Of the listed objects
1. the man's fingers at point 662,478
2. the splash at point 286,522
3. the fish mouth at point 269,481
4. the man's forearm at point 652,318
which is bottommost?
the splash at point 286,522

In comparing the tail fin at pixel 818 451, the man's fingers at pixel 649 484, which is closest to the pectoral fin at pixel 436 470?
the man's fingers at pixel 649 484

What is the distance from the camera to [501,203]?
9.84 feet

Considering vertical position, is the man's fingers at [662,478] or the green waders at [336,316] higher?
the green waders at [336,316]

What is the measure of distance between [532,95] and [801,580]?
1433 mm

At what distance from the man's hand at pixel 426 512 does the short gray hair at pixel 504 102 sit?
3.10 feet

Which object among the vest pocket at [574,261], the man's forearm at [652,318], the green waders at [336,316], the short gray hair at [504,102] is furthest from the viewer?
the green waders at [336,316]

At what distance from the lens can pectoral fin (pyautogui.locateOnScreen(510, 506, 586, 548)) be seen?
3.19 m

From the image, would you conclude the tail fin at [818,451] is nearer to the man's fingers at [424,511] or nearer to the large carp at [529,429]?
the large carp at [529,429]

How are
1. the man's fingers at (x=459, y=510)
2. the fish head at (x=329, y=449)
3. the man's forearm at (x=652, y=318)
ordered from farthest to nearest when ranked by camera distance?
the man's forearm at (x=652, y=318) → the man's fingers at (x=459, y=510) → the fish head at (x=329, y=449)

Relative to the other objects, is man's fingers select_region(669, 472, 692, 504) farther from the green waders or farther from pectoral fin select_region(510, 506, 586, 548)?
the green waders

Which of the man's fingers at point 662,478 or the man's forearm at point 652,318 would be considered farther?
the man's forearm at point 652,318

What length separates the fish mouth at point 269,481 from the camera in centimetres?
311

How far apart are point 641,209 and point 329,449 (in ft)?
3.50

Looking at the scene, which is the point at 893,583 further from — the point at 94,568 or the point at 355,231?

++++++++

# What you should do
Arrange every line of the material above as a numbered list, leaving out the blank lines.

# Task result
1. Of the listed objects
2. 1. the man's fingers at point 662,478
3. 2. the splash at point 286,522
4. 3. the fish mouth at point 269,481
5. 4. the man's forearm at point 652,318
6. which is bottommost?
7. the splash at point 286,522
8. In comparing the tail fin at pixel 818 451, the man's fingers at pixel 649 484, which is closest to the pectoral fin at pixel 436 470?
9. the man's fingers at pixel 649 484
10. What is the distance from the camera to [501,203]?
11. 9.84 feet
12. Considering vertical position, is the man's fingers at [662,478] or the green waders at [336,316] higher?
13. the green waders at [336,316]
14. What is the measure of distance between [532,95] and [801,580]?
15. 1433 mm
16. At what distance from the man's hand at pixel 426 512 does the short gray hair at pixel 504 102 sit?
17. 3.10 feet
18. Which object among the vest pocket at [574,261], the man's forearm at [652,318], the green waders at [336,316], the short gray hair at [504,102] is furthest from the viewer?
19. the green waders at [336,316]
20. At what distance from the lens can pectoral fin (pyautogui.locateOnScreen(510, 506, 586, 548)) be seen?
21. 3.19 m
22. From the image, would you conclude the tail fin at [818,451] is nearer to the man's fingers at [424,511] or nearer to the large carp at [529,429]?
23. the large carp at [529,429]
24. How are
25. 1. the man's fingers at (x=459, y=510)
26. 2. the fish head at (x=329, y=449)
27. 3. the man's forearm at (x=652, y=318)
28. ordered from farthest to nearest when ranked by camera distance?
29. the man's forearm at (x=652, y=318) → the man's fingers at (x=459, y=510) → the fish head at (x=329, y=449)
30. Relative to the other objects, is man's fingers select_region(669, 472, 692, 504) farther from the green waders or farther from pectoral fin select_region(510, 506, 586, 548)?
31. the green waders
32. Which of the man's fingers at point 662,478 or the man's forearm at point 652,318 would be considered farther?
33. the man's forearm at point 652,318
34. What length separates the fish mouth at point 269,481 from the camera in centimetres?
35. 311
36. How far apart are point 641,209 and point 329,449 (in ft)?
37. 3.50
38. Looking at the scene, which is the point at 893,583 further from — the point at 94,568 or the point at 355,231?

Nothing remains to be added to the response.